Pour les dictateurs, les mots sont sans importance, seuls comptent les actes. Rien de pire que de les insulter sans agir ensuite. Si Obama dit que Poutine est  » régional « , il doit le prouver en envoyant un porte-avions près d’Odessa comme aimable rappel de sa puissance. De même, quand il dit à Bachar al-Assad, sous le regard de son allié Poutine, que l’usage de gaz contre les civils constitue une limite à ne pas franchir, et finalement ne fait rien… Si quelqu’un franchit la ligne rouge, la règle est de lui tirer dessus !

On a vu, sous Bush, où menait l’usage impulsif de la force.

Et moi, je suis né sous le régime soviétique. Il m’est difficile, psychologiquement, de condamner une action qui vise à l’éviction d’un dictateur tel que Saddam Hussein. Comme aux échecs, c’était un coup, certes mal avisé, vers un but légitime. Il n’était pas nécessaire, pour le corriger, de reprendre la partie à zéro comme le fait Obama au Moyen-Orient. Son retrait militaire a seulement créé un vide où l’Iran, puis la Russie se sont engouffrés.

Poutine n’a-t-il pas aussi joué les bons citoyens du monde, en facilitant l’accord sur le nucléaire iranien, en  » arrangeant  » la destruction des stocks de gaz syrien ? Même ses bombardements actuels peuvent servir contre Daech…

C’est une plaisanterie ? Il sert exclusivement ses intérêts. Le renforcement de son allié iranien au prix d’un accord nucléaire désastreux. Ensuite, dans sa relation avec Bachar al-Assad, je vois une fraternité classique des dictateurs et un calcul de propagande intérieure. Poutine n’est entré en scène en Syrie qu’à partir du moment où Obama a affirmé que le tyran syrien devait partir.

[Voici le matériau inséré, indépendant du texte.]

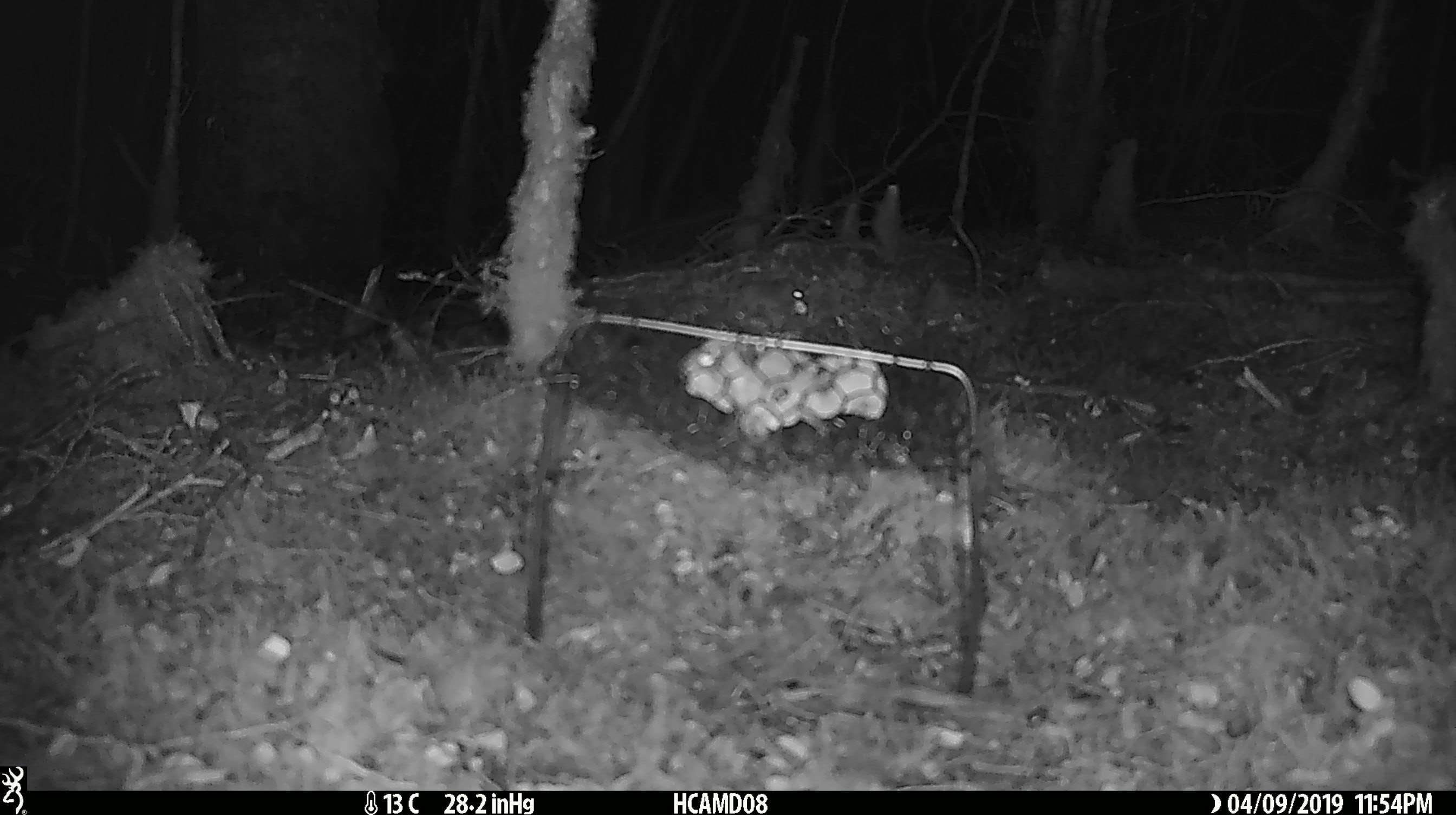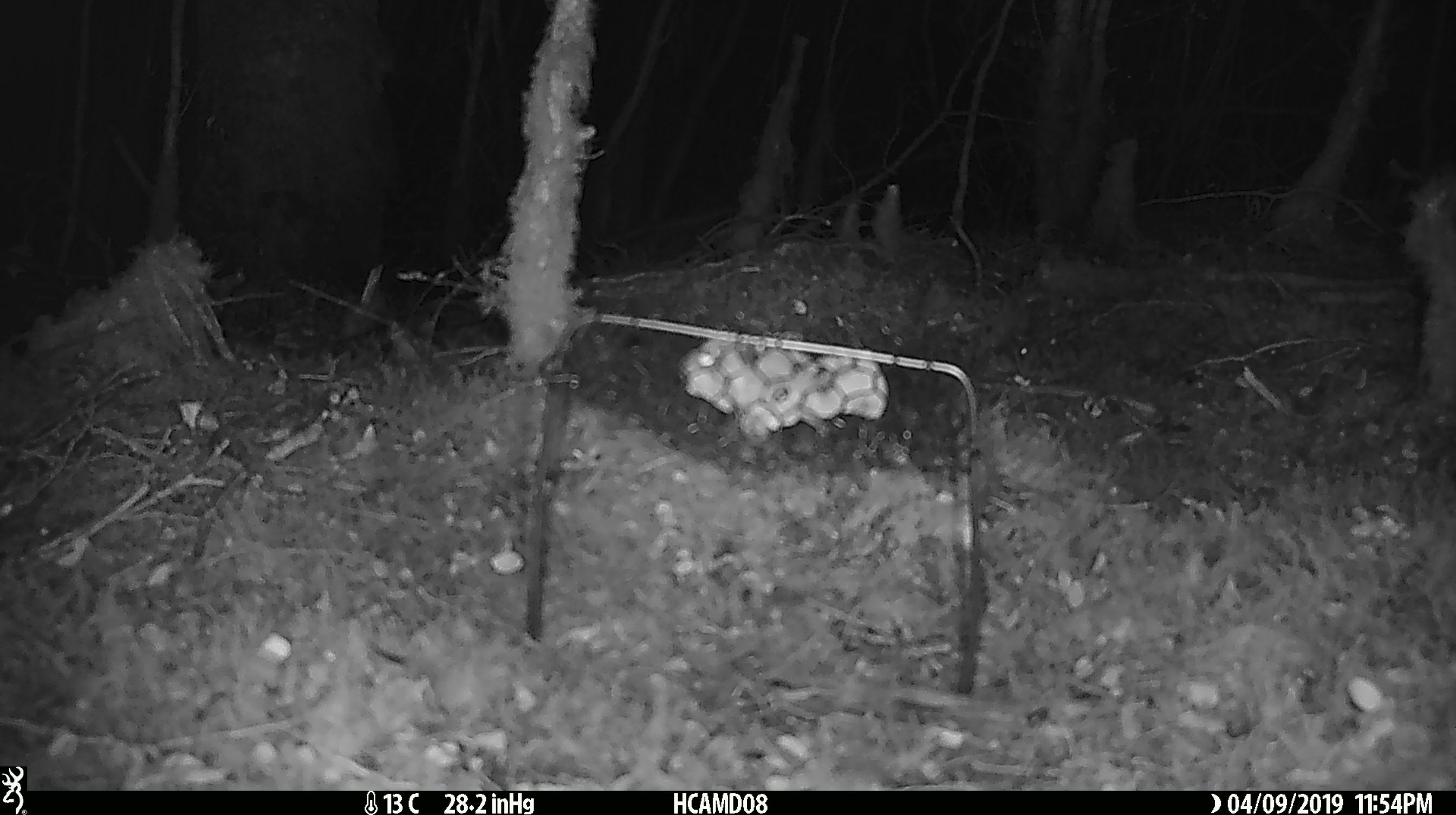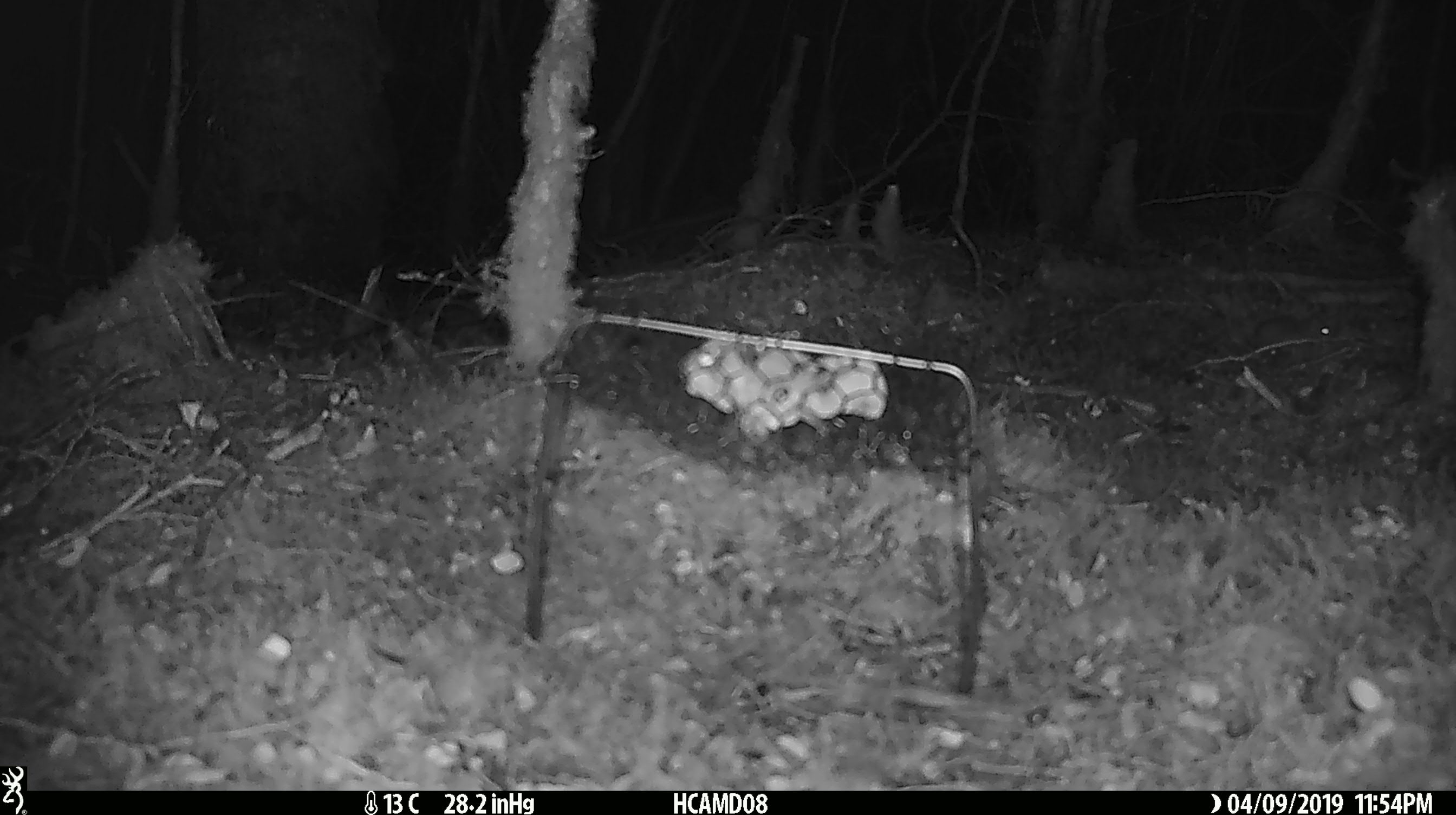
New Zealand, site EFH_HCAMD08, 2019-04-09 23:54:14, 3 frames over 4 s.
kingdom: Animalia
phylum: Chordata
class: Mammalia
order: Rodentia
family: Muridae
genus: Mus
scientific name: Mus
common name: mouse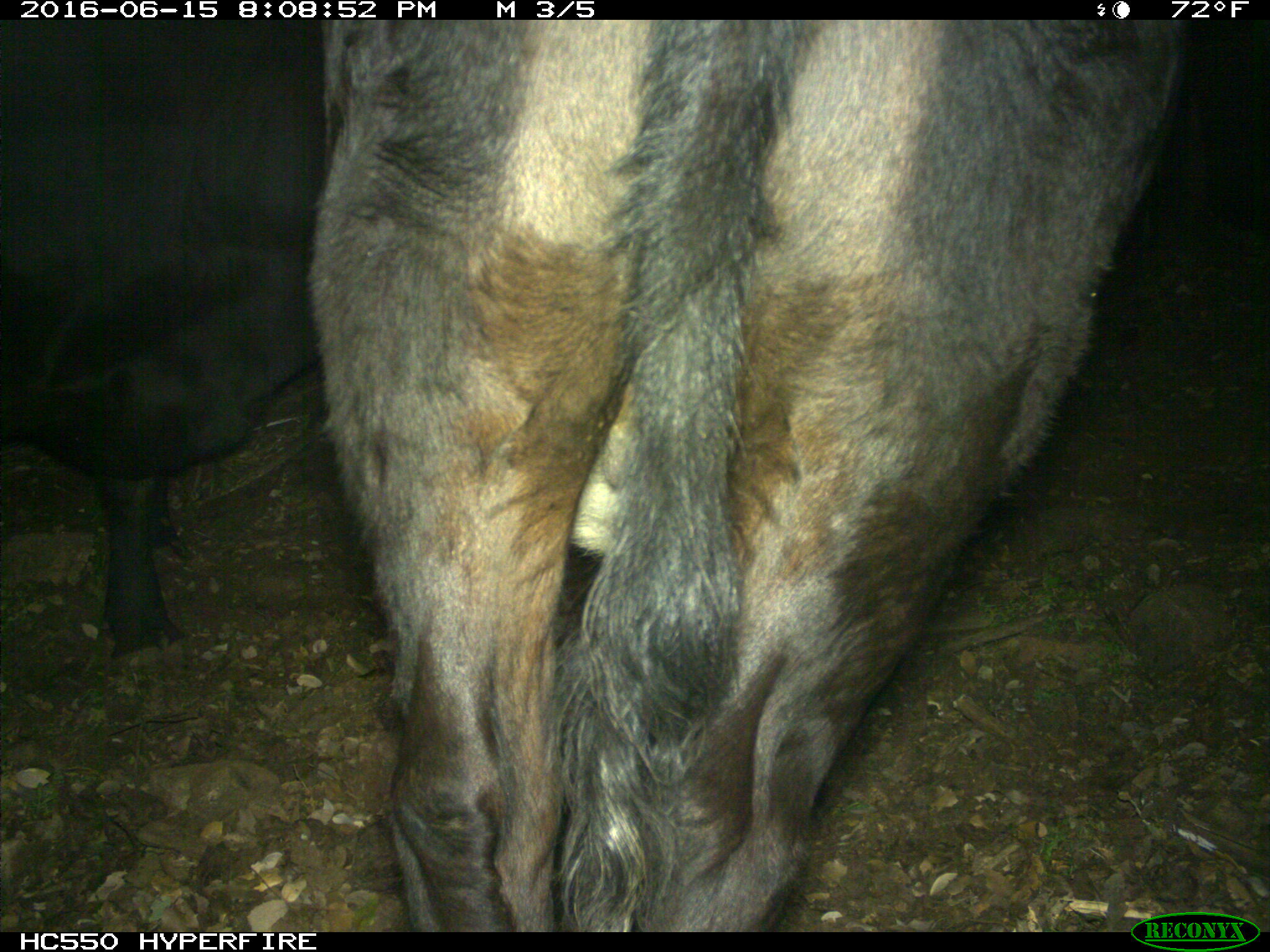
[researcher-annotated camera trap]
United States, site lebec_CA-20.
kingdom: Animalia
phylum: Chordata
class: Mammalia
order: Artiodactyla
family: Bovidae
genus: Bos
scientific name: Bos taurus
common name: domestic cow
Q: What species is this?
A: Bos taurus (domestic cow).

Depuis, il n’a de cesse de devancer le président américain dans la région, pour mieux ridiculiser son indécision.

Avez-vous vraiment calé la sortie de votre livre aux Etats-Unis sur le calendrier des primaires américaines, et surtout républicaines ? Pourquoi ?

J’espérais ouvrir un débat sur le besoin d’une politique constante, équilibrée, de l’Amérique dans le monde, au moment où son éternel balancier revient vers l’isolationnisme. De la part de Hillary Clinton et de son concurrent démocrate, Bernie Sanders, je n’attends d’autre rhétorique que celle d’Obama, dont la présidence est désastreuse de ce point de vue, et, du côté républicain, Donald Trump, Ted Cruz, Rand Paul restent dans la ligne  » l’Amérique d’abord « . Je fonde quelques espoirs sur Marco Rubio, sénateur de Floride, qui connaît la politique étrangère et a du sang cubain. Il comprend au quart de tour ces questions de Russie et de KGB…

Les Européens ?

Eux aussi doivent comprendre que le temps des bisous et des compromis doit s’achever. Poutine voit dans le flot des réfugiés un moyen de pression idéal sur l’opinion et un atout essentiel pour ses alliés d’extrême droite européens qui, comme le Front national français, profitent ouvertement des financements du Kremlin. A terme, l’influence croissante de ces mouvements en Europe pourrait lui valoir une levée des sanctions…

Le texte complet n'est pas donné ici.